For instance, in 2019, President Vladimir Putin announced a series of new nuclear military capabilities, including a nuclear torpedo and a nuclear cruise missile, neither of which are covered the existing arms control agreements. The U.S., on its part, too announced plans to test previously restricted intermediate-range weapons. The continuous modernisation of the nuclear arsenals and delivery systems, along with the growing salience of nuclear weapons in their strategic doctrines is thus likely to render the nuclear order more unstable in time to come.

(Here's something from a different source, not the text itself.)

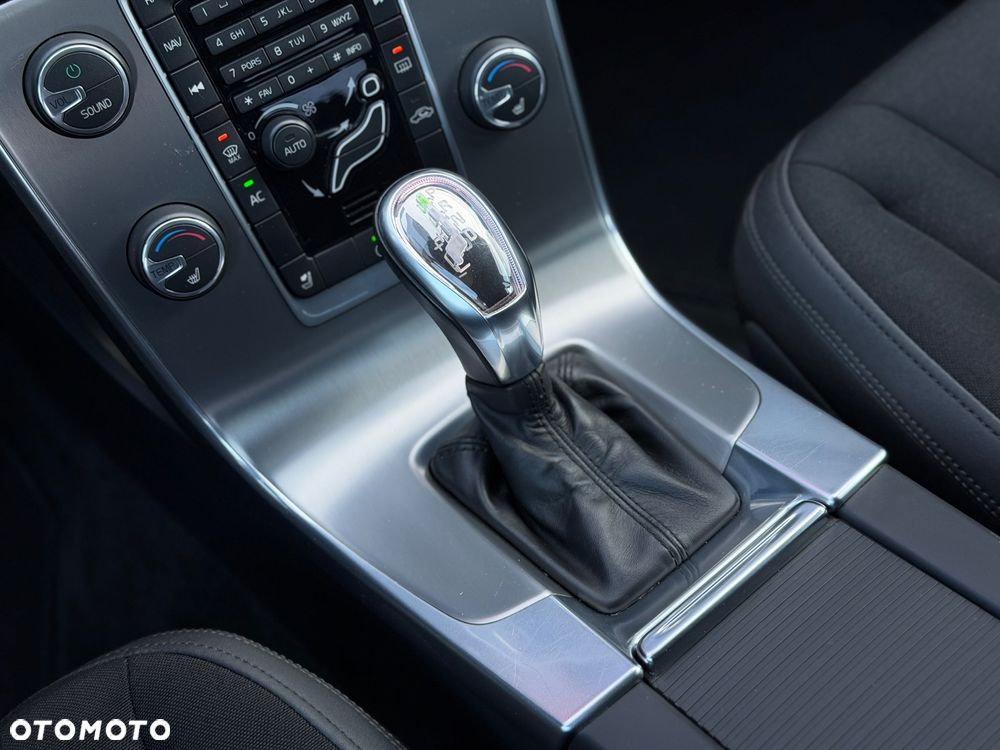 Volvo V60 D3 Summum - 20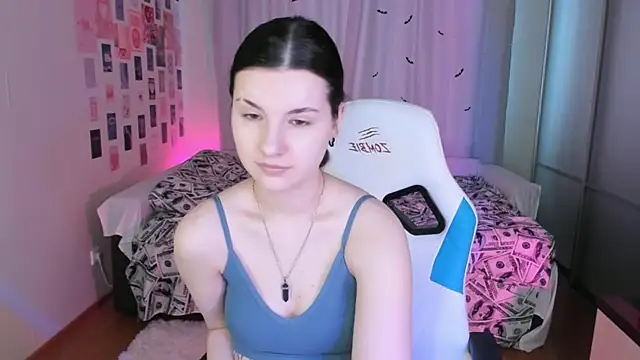 Vanessa Verona online show from 03/22/25, 05:39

The bygone year has also seen strategic experts raising concerns over the disruptive impact of emerging technologies. A rapid transformation in various ‘disruptive technologies’, such as artificial intelligence, cyber weapons, hypersonic vehicles and persistent surveillance, by themselves or in combination with one another, have been eroding global nuclear stability and impinging on the nature of deterrence. These technologies are increasingly threatening the survivability of nuclear weapons, and, in turn, undermining the confidence in a nuclear weapon state’s ability to effectively deploy them in retaliation.
Amidst the uncertain global nuclear governance, there has also been a widening rift between nuclear weapon possessors and non-nuclear weapon states over the pace of nuclear disarmament. With U.S. and Russian relentlessly modernizing their nuclear arsenals, the non-nuclear weapons states have expressed grave dissatisfaction over the failure of the P-5 states to adhere to the ‘grand bargain’ underpinning the symbiotic relationship between nuclear non-proliferation and disarmament. These developments have been perceived to be inherently de-stabilising for the nuclear non-proliferation treaty (NPT), which will observe the 50th anniversary of its existence, and 25th anniversary of the indefinite extension in the year 2020.

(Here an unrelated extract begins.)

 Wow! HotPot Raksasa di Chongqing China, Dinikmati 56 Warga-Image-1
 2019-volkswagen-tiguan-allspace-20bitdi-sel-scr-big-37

However, the disagreements over the pace of disarmament are at the heart of current rift between many non-nuclear weapon states and nuclear-weapon states. The current impasse has threatened to render the NPT system largely dysfunctional and devoid of the raison d’etre to uphold the grand bargain nuclear disarmament, non-proliferation, and peaceful uses of atoms. Sans any progress over issues identified in the previous meetings, the Review Conference meetings are feared to become just another forum like the UN Conference on Disarmament (CD), which has not registered any progress in more than 20 years.
Contrary to the expectations of the global non-proliferation, however, the major powers have devoted fewer coordination efforts and to create amenable conditions for nuclear disarmament. The current discord between the U.S., Russia and China over the future of the global nuclear governance offers little hope for the successful outcome of the 2020 Review Conference of the Nuclear Non-Proliferation Treaty (NPT). Although there have been growing appeals from the international community for U.S. and Russia to extend the New-START and work with together to arrest the further slide of the global nuclear regime, it remains unclear the extent to which P-5 states can safeguard global non-proliferation regime. Consequently, the prognosis for global nuclear order appears highly uncertain in 2020 and much will depend on the extent to which U.S., China and Russia willing to work to create a stable and predictable nuclear environment.